長篇小説としては最後となった『いのち』(二〇一七年)では、もう、物語という外側の作為は消え、先に逝った知友についての述懐が続く。平成に入った頃から、女性作家が時代の前面に次々と並び立ってきたのは周知の通りだが、文学の本流においてその気運を導いたのが、河野多惠子、大庭みな子、そして瀬戸内寂聴だったろう。この三人から筆者は長年、じつに多くを学ばせてもらったが、大庭と河野が墓場まで持ち去った話が、ここではより長く生きた側の記憶に基づいて、生々しく開示されている。文芸誌に連載されているあいだは、いささか読むのが辛かった。それは「伝記小説」として読むにはあまりに日が浅すぎ、距離が取れなかった。
が、高橋源一郎氏はこの最終巻の解説で述べている。
「いや、実は、寂聴さんが描くのは、寂聴さんにとってもっとも大切なふたりの女性作家の「生」そのものなのである」
「誰よりもなお生きのびて、世に残す仕事があるのだ。作家という生きものには」
そう、この全集は、作家の「生」はこのように受け継がれていくという見本なのである。裏打ちするように、解説者の人選にも怠りはない。長篇小説を集めた第二十一巻は川上弘美、百三十五人に上る懇意の作家、著名人の人物描写が連なる『奇縁まんだら』四作からなる第二十二巻は、平野啓一郎、第二十三巻の短篇集は田中慎弥、歌舞伎やオペラの脚本、句集、追悼文を集めた第二十四巻には伊藤比呂美の各氏を指名し、はるか後に生まれたそれぞれの才能が、この先人の仕事をわが身に引き受け、評している。本全集の装幀者である横尾忠則氏は終生の友人であり、氏の「赤のシリーズ」が五巻の口絵に用いられ、この世ともあの世とも知れぬ作品世界への入口となっている。
『瀬戸内寂聴全集』第二期の完結に合わせて、第一期二十巻の各巻に付された作者自身による全収録作品についてのエッセイ的な解説の文章も、新たに『私解説 ペン一本で生きてきた』の一冊にまとまった。約二十年前に書かれた自作への批評は、総じて甘くない。とりわけ、四十代に入った頃に書かれた代表作『かの子撩乱』(一九六五年)が、この作家の後半生を決定した作品だったと納得した。

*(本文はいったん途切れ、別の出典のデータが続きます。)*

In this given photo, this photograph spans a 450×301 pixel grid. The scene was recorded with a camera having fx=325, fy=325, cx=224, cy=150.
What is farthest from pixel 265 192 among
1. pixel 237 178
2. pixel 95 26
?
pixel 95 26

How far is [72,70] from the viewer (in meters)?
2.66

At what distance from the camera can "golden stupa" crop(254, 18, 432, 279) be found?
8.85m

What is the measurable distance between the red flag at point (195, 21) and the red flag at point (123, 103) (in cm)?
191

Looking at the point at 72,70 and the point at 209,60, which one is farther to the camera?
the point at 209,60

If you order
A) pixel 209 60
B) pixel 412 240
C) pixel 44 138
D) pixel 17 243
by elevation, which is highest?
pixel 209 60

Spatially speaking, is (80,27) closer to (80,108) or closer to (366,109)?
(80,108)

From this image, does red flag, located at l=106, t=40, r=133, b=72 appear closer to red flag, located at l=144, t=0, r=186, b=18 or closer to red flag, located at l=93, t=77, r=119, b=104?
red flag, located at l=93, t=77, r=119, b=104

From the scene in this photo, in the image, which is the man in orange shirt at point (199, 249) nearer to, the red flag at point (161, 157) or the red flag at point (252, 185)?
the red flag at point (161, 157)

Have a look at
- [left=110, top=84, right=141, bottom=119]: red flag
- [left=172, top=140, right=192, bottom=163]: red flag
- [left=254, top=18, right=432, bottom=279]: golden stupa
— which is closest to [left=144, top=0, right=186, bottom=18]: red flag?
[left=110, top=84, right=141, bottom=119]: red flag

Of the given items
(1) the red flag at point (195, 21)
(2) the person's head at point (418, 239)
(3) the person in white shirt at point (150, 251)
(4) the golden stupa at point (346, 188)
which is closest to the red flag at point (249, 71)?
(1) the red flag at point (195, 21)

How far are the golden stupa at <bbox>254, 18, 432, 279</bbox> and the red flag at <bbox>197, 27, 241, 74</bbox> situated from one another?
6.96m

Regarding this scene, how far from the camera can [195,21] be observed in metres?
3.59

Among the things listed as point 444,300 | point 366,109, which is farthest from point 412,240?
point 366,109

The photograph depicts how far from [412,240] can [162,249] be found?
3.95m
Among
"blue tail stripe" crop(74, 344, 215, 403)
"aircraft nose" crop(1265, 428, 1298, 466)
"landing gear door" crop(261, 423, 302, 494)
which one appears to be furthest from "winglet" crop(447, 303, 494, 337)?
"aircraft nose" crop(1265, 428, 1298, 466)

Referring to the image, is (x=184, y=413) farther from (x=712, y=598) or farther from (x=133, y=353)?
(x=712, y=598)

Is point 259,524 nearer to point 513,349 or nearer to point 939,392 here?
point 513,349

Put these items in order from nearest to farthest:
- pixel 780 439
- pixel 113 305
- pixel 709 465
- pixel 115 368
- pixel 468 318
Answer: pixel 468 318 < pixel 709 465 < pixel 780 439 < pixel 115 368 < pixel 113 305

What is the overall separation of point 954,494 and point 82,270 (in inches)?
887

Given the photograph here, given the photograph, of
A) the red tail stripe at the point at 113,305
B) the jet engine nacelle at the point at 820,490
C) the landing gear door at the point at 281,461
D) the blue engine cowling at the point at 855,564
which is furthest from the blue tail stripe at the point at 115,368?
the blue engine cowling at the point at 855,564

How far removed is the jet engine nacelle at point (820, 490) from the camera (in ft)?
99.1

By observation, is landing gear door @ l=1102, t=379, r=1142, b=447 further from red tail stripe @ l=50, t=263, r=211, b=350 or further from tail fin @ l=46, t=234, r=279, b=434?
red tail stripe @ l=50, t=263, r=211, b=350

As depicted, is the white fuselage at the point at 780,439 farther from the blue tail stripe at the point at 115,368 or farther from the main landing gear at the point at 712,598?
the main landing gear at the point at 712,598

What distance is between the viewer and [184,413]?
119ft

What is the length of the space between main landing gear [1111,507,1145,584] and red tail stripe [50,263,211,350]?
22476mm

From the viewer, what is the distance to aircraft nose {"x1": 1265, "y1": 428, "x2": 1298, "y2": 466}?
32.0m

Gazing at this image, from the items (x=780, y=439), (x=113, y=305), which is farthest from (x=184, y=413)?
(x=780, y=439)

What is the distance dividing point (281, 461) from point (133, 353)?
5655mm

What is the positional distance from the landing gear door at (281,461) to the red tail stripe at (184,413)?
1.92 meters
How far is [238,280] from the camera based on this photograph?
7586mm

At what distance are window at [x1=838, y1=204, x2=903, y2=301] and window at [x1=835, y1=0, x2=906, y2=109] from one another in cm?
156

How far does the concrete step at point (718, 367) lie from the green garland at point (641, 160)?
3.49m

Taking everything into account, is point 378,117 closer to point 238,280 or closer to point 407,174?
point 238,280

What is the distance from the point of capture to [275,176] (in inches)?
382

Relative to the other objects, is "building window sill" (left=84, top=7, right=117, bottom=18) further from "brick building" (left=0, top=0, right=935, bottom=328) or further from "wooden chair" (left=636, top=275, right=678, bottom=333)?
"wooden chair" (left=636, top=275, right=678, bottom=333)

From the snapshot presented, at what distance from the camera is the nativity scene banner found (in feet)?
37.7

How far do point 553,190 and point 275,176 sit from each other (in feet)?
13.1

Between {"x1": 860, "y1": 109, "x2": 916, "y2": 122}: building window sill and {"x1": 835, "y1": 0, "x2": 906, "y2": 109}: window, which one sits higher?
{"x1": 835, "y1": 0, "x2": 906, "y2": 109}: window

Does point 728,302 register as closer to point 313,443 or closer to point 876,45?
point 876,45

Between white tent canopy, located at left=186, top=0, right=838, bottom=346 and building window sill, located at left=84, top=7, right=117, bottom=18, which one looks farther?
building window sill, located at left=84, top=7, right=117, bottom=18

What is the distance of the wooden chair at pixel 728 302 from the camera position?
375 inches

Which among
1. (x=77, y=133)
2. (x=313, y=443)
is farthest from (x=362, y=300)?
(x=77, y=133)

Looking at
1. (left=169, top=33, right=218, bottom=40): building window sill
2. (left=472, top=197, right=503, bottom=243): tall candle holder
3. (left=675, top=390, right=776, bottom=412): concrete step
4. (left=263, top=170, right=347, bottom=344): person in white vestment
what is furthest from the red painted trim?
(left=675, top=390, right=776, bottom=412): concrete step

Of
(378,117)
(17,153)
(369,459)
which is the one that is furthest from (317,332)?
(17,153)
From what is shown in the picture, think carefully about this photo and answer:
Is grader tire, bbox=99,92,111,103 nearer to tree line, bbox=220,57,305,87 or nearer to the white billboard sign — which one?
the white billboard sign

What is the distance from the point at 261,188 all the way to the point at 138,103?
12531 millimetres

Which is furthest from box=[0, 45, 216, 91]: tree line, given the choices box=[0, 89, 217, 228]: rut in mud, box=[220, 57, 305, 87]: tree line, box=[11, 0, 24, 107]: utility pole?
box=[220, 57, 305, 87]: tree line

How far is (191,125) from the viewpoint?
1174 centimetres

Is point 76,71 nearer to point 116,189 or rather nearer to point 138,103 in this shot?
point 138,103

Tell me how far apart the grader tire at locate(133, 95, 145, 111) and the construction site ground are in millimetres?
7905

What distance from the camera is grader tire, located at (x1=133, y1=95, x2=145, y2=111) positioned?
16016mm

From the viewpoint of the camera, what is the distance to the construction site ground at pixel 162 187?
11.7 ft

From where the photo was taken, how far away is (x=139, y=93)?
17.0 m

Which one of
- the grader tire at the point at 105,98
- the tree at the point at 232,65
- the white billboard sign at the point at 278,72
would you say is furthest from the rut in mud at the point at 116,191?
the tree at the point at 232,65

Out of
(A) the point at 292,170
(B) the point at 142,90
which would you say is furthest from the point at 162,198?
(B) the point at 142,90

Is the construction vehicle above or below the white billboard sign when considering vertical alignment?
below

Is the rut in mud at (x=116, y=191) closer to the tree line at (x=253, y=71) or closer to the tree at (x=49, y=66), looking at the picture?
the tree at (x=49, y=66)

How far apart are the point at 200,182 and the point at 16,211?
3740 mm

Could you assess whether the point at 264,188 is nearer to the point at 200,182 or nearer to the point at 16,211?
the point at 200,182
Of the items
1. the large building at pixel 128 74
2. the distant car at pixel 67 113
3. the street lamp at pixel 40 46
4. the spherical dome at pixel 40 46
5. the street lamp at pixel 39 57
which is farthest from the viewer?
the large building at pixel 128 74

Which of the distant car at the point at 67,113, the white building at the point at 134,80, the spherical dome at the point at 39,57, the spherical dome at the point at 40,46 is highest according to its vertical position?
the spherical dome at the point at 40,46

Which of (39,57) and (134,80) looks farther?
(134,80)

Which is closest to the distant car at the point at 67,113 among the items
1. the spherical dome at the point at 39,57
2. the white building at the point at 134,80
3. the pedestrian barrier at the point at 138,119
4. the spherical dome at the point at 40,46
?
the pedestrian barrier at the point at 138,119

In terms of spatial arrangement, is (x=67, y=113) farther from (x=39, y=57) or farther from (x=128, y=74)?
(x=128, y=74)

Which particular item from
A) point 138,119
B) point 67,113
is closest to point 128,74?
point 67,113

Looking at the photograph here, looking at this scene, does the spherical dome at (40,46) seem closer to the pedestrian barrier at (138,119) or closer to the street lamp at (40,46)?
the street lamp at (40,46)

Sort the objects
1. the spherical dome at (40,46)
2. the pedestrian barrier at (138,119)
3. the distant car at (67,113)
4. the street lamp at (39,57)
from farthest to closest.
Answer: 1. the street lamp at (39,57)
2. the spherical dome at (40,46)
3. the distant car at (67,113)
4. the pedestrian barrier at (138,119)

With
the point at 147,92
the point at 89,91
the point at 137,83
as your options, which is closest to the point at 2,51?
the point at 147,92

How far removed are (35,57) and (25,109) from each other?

「かの子の小説は、一平、新田、恒松の奉仕と共同作業の上に成りたったものが多いというのが私の説であり、今もそう信じている」とあるのは、自身の仕事も、小田仁二郎、作中の「凉太」、井上光晴の文学への情熱と共にあったという思いと重なっているだろう。「書き終っても、どうしてもかの子の説く仏教がわからなかった。そこで疑問として私の中に残されたものが核になり、歳月を経ても消えず、むしろその後増大して、ついに私を出家に導いたとも言えるのではないだろうか」とも述べている。一九七三年の得度後も、出家した理由を長く自分に問い続けていた作者はついに、「自分の書く作品で答えて貰おうではないか」と発想するに至り、その時、浮かんだ三人の出家者――西行を『白道』に、良寛を『手毬』、一遍を『花に問え』に、七十歳頃書いている。結局、得られた答えは「出家の動機などは解らないということが解った」とあるが。しかし、第二期第二十一巻に収められた『秘花』を八十代半ばで完成させた時、能を大成させたのちに佐渡に流された世阿弥、先に触れた『月の輪草子』の清少納言の仏への信心は、いっそう近くにあったのではないだろうか。
第一期の最終巻、第二十巻の「私解説」には、「八十まで生きていなければ、この全集を見ることは出来なかったという感慨と共に、七十まで生きていなければ、「源氏物語」の訳業は日の目を見なかった」と書かれている。そのように考えてみるなら、九十まで生きていなければ、河野多惠子と「のらくろ」と呼び合っていたという文化勲章を受けることも、東日本大震災後、痛む身体で被災地へ慰霊の行脚に向かうことも、原発反対のデモに参加することもなかった。そして、数えの百まで生きなければ、第二期の全集の多くの文章はここに形を成してはいなかった。
たしかにこの世は諸行無常だが、作家は無から有を生み、文章を「本」という永遠の形にして人々の胸に残す、特権を持つ。誰より瀬戸内寂聴は、それを信じて誇りとしていたことを、『いのち』最後の一文が如実に伝える。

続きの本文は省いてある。